» **Extract to read**
The Denver Post has fired writer Terry Frei after he tweeted that he was “very uncomfortable with a Japanese driver winning the Indianapolis 500 during Memorial Day weekend.”
After Takuma Sato won the Indy 500 on Sunday, writer Frei expressed his discomfort while clarifying that it was “nothing specifically personal.” A huge backlash ensued, as many people took the comment extremely personally.
Frei deleted the tweet, apologized and said in a lengthy apology that his father, former University of Oregon coach Gerald L. “Jerry” Frei, had fought against the Japanese in World War II, flying 67 missions in all.
The elder Frei died in 2001, and Terry Frei said he had visited his grave and saluted him Sunday, the day of Sato’s Indy 500 win.
“I am sorry, I made a mistake, and I understand 72 years have passed since the end of World War II and I do regret people with whom I am very probably very closely aligned with politically and philosophically have been so offended,” Frei said.

» **Given task**
Rewrite the news item about the Denver Post firing, beginning at the words "The Denver Post" and stopping after "missions in all.". Switch each "writer" to "columnist".

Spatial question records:
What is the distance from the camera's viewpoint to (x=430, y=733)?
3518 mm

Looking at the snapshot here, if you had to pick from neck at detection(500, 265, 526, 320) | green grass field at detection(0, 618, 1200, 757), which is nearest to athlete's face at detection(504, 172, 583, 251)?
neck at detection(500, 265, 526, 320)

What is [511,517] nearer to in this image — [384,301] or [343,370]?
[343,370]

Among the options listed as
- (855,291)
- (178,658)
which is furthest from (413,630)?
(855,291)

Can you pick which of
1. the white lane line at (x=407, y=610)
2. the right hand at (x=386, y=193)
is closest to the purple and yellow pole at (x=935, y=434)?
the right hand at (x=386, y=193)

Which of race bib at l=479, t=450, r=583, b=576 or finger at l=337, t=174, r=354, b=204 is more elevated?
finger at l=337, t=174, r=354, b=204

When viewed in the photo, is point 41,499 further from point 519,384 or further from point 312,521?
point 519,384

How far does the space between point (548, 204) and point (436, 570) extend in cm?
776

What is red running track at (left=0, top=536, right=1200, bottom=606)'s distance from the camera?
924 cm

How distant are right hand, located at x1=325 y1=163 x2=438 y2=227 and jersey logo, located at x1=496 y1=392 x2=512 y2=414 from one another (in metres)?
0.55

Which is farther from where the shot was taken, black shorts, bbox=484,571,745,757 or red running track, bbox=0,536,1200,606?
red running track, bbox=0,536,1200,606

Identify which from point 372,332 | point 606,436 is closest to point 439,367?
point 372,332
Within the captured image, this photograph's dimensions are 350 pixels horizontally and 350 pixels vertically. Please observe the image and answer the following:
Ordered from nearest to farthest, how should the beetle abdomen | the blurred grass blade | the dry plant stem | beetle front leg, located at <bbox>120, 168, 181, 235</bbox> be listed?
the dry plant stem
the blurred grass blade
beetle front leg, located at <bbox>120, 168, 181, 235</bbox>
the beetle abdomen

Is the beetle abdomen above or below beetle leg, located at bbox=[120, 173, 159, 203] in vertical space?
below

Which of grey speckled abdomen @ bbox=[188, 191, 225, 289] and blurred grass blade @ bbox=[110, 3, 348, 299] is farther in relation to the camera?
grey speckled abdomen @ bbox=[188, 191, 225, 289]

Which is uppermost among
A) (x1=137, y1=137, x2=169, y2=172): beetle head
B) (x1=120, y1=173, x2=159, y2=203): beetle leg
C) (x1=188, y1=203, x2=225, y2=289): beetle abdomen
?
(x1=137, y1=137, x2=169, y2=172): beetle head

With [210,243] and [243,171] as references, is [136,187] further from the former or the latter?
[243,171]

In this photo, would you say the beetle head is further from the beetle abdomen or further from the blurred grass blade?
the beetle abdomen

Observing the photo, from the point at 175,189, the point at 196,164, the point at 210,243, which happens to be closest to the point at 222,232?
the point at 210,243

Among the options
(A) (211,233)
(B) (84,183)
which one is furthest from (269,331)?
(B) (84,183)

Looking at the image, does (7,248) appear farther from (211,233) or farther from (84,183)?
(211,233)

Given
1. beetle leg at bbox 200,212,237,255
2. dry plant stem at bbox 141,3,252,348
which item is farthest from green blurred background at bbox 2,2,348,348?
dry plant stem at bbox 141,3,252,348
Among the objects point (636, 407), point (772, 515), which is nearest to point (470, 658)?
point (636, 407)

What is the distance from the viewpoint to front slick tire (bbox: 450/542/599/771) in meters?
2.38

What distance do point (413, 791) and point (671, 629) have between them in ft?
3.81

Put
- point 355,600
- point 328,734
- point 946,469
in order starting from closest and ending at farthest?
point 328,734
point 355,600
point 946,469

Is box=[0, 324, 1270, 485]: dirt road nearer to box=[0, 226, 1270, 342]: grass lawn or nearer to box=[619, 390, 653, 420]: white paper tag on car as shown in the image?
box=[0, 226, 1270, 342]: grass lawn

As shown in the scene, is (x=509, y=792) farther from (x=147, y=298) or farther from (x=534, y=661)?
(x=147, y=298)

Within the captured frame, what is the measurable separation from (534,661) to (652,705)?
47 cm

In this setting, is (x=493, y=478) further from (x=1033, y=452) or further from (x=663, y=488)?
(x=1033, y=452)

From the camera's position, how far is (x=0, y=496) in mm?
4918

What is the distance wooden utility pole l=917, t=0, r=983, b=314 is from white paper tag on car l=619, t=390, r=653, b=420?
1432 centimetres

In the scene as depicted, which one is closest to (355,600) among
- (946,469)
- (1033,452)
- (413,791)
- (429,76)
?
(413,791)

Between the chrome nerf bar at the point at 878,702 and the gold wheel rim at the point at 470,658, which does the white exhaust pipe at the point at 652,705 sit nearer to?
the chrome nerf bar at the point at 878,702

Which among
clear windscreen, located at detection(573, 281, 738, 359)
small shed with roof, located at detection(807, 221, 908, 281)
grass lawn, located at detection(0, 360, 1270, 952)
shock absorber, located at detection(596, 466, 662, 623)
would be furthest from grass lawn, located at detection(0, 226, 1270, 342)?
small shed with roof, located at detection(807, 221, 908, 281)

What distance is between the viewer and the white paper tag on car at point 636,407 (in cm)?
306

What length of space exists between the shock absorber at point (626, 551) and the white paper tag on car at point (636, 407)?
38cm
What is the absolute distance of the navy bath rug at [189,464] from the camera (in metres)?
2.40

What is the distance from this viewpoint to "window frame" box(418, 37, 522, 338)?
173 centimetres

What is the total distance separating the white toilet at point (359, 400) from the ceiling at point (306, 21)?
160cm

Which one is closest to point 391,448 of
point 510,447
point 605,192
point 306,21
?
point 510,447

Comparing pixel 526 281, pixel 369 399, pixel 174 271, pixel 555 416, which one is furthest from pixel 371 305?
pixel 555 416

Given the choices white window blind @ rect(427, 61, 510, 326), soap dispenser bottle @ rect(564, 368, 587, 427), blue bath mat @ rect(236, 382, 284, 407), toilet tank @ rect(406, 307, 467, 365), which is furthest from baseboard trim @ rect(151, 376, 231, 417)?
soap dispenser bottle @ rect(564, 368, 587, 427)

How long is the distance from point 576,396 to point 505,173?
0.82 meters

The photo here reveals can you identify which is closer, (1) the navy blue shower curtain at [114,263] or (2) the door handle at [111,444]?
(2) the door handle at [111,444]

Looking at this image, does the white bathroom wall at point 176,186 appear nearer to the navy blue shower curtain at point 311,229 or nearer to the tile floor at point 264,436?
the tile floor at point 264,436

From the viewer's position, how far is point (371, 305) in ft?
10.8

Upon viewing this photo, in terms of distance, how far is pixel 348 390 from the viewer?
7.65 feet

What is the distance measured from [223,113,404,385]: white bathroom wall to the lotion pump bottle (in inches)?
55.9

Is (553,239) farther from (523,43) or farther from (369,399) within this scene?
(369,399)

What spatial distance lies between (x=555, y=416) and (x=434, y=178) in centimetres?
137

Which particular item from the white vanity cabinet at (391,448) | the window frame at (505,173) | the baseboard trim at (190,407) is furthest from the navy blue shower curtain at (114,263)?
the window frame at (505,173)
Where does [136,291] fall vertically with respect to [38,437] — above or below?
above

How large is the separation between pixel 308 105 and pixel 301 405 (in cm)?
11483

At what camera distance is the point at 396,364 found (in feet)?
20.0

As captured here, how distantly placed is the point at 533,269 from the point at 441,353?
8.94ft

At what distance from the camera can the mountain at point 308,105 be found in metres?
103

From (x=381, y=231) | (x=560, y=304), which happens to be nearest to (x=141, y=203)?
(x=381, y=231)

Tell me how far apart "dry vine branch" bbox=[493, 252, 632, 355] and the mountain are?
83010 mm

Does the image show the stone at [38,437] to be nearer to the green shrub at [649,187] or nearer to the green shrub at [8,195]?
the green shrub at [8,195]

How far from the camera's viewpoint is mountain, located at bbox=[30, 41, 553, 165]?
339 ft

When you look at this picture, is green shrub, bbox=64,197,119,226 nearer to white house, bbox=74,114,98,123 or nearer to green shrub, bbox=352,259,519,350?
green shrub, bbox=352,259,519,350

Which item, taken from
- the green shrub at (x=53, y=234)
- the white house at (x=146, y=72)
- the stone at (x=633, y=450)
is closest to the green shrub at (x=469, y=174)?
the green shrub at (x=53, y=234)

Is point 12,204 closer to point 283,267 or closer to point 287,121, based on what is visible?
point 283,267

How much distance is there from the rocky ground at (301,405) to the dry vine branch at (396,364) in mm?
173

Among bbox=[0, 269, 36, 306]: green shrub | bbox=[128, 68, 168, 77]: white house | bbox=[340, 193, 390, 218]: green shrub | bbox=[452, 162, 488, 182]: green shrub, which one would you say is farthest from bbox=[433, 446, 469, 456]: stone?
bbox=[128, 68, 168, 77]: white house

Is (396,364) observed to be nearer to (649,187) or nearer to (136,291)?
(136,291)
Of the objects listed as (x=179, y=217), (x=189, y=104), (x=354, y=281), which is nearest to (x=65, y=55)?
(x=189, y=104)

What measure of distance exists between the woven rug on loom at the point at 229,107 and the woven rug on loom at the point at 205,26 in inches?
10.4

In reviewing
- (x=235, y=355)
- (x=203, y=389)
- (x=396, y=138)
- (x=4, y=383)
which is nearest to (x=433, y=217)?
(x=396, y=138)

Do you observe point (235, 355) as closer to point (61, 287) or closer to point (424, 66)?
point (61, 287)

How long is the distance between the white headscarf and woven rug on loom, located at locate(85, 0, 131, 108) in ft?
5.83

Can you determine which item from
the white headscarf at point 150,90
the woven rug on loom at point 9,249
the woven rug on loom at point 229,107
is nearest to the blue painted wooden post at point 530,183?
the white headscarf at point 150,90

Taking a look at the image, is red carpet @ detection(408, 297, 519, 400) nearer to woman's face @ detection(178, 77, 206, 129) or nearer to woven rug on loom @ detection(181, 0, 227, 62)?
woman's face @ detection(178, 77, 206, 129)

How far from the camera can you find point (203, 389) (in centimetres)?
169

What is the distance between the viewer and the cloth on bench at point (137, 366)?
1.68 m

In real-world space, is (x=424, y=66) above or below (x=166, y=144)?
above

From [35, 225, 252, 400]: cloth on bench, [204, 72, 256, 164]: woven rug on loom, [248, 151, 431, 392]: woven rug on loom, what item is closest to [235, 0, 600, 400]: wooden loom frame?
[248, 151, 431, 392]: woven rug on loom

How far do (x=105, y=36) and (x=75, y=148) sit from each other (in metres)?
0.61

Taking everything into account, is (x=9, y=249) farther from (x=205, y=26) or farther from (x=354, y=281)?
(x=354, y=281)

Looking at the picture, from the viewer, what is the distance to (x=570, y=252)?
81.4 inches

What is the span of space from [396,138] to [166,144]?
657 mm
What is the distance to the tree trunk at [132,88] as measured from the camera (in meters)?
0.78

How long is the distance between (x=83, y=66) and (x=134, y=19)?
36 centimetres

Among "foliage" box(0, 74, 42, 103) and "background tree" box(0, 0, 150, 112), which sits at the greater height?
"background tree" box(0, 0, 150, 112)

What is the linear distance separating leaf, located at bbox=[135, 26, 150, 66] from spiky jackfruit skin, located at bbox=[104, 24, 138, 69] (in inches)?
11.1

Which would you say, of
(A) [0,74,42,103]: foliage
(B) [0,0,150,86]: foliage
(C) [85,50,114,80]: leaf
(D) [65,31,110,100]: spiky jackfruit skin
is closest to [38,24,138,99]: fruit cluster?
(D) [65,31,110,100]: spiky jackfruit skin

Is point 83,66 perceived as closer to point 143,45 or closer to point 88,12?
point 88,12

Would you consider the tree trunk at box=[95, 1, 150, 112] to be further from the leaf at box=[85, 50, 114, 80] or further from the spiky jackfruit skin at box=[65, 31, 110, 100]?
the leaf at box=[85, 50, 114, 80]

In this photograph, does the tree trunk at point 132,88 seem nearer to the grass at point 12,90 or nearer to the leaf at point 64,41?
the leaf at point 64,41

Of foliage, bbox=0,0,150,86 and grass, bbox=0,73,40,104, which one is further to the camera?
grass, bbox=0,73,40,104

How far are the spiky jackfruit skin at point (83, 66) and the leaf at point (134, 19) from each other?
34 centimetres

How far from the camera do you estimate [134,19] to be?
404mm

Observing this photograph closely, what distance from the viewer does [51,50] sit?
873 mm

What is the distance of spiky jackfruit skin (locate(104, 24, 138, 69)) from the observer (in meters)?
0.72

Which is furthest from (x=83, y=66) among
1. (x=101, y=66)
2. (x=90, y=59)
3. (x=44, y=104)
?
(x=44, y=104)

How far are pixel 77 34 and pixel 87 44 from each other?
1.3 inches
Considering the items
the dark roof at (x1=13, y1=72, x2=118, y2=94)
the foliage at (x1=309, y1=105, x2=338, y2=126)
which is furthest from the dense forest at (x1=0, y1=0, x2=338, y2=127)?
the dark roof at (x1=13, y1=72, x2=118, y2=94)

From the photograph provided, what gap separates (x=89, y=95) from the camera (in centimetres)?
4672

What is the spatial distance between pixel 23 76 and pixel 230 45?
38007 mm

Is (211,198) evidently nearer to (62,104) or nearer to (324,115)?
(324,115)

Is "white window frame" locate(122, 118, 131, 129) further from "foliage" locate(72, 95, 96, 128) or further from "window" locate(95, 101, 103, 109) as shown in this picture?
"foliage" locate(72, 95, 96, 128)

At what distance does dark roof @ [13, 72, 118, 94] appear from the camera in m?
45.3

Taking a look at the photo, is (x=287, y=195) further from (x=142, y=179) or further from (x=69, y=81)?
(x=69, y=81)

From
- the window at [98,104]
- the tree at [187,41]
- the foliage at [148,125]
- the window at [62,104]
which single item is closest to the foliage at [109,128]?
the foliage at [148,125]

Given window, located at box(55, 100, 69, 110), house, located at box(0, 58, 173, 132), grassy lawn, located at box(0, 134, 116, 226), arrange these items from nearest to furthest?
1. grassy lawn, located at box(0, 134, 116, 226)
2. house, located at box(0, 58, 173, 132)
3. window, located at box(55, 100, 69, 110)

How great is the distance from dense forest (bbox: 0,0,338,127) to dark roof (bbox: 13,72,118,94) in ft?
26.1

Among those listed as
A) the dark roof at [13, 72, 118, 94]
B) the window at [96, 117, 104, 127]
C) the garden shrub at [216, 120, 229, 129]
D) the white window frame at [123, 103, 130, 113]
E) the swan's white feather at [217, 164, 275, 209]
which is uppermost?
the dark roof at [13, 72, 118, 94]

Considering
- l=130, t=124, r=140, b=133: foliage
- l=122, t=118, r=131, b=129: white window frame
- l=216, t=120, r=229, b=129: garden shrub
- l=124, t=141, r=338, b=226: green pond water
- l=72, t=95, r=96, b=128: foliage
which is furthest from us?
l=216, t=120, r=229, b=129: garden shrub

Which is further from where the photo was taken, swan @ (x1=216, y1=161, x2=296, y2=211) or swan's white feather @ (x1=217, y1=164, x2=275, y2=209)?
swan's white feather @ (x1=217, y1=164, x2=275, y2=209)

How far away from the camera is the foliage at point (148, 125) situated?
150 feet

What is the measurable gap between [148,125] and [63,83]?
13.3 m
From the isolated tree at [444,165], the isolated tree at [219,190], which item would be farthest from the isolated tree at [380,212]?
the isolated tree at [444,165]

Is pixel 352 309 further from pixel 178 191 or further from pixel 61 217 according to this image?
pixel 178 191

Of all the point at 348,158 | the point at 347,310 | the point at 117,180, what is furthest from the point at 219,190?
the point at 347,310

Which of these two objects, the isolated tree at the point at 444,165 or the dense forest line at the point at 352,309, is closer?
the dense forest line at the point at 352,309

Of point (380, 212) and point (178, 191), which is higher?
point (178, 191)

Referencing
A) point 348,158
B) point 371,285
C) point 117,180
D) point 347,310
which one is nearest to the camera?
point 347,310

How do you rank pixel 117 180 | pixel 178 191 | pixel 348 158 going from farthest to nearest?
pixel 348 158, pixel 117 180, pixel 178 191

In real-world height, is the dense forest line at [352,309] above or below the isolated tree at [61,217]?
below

» **Exercise response**
The Denver Post has fired columnist Terry Frei after he tweeted that he was “very uncomfortable with a Japanese driver winning the Indianapolis 500 during Memorial Day weekend.”
After Takuma Sato won the Indy 500 on Sunday, columnist Frei expressed his discomfort while clarifying that it was “nothing specifically personal.” A huge backlash ensued, as many people took the comment extremely personally.
Frei deleted the tweet, apologized and said in a lengthy apology that his father, former University of Oregon coach Gerald L. “Jerry” Frei, had fought against the Japanese in World War II, flying 67 missions in all.